Book Report: Rough Country by John Sandford (2009)

This is a Virgil Flowers book, so it differs from the Davenport series as it’s more focused on a single guy out there trying to solve a mystery. In this particular case, it’s an advertising agency woman visiting a resort in the northern part of Minnesota who gets shot in the face while canoeing. The resort is women-only, kind of as a retreat from men, and draws a lot of lesbians. And some of them interact with the locals, including a lesbian folk singer with a menacing father and mentally different brother. As a result, Flowers plods along for 200 or so pages as Sandford lays it out and then starts to solving it in the next couple hundred pages.

The later Sandford books seem to take on this sort of pattern. Complications for 200 pages, starting to make progress for 150 pages, then resolution. As it’s a Flowers book, it also features a wide collection of band t-shirts that Flowers wears and sexual escapades or, in this book, tension.

And it’s not a Sandford book without the occasional clangs of wrongness. This book has two that stick with me: one where a couple bring in a small gadget and explain it’s an intercom that alerts them if their baby awakens. That’s called a baby monitor perhaps everywhere but Minneapolis. Secondly, when the sinister father talks about his daughter getting caught up in musical dreams, he refers to CMTV. Whereas it is Country Music Television, the tag and call signs are CMT. Maybe Sandford wants to show he’s out of touch. Given Sandford’s history of these sorts of boners, though, he should probably keep from that sort of subtlety.

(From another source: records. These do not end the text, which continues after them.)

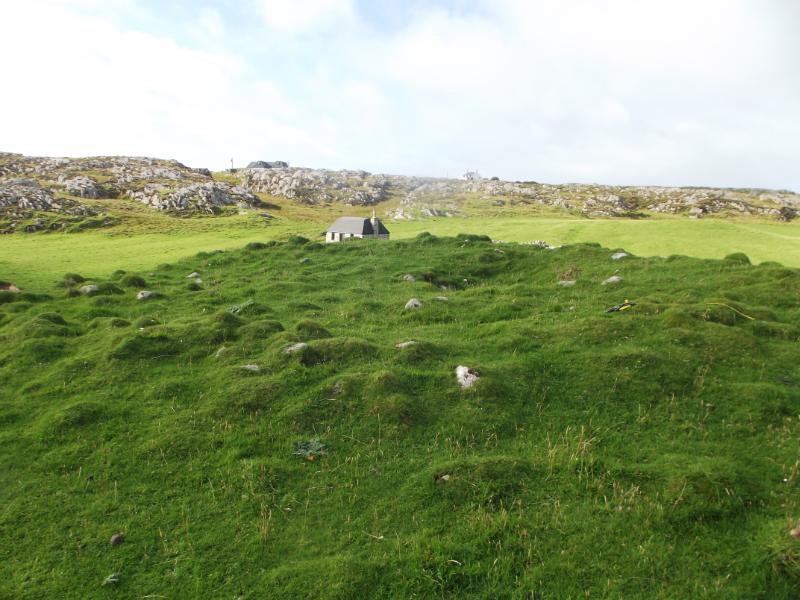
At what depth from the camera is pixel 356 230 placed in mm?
67062

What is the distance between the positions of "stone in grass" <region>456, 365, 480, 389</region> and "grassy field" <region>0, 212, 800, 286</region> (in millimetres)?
32708

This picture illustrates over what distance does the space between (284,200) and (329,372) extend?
16801 cm

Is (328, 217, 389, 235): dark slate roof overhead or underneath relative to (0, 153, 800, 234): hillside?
underneath

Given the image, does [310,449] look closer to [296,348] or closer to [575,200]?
[296,348]

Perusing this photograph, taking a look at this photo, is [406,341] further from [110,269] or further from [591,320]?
[110,269]

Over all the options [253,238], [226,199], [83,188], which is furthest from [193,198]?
[253,238]

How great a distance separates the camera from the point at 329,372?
52.3 feet

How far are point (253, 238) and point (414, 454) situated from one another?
222 feet

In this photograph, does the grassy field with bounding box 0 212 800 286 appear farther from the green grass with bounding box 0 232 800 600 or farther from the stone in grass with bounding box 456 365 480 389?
the stone in grass with bounding box 456 365 480 389

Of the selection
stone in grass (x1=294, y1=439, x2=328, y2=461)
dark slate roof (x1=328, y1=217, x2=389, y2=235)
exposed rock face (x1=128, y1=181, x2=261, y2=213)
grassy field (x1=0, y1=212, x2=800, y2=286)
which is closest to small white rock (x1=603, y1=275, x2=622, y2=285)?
stone in grass (x1=294, y1=439, x2=328, y2=461)

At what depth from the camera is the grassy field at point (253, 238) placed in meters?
42.4

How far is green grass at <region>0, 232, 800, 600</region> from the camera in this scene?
8617 mm

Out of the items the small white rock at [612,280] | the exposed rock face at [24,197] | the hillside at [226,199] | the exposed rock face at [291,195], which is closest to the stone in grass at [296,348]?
the small white rock at [612,280]

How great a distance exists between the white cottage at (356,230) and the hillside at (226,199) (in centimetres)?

It’s a pretty good book, a bit long, and it doesn’t drop in too many things from the killer’s perspective, although he does rely on it once. It’s a laziness in writing as are hitting the common series tropes. He’s not devolved too much here.

Oh, and he’s also laid off the Republicans for the most part, maybe because the book was written in that golden period between the election and the effects of the administration. He can’t lay off of Fox News entirely, though, but it’s easily bypassed since it doesn’t crop up every thirty pages like in Wicked Prey.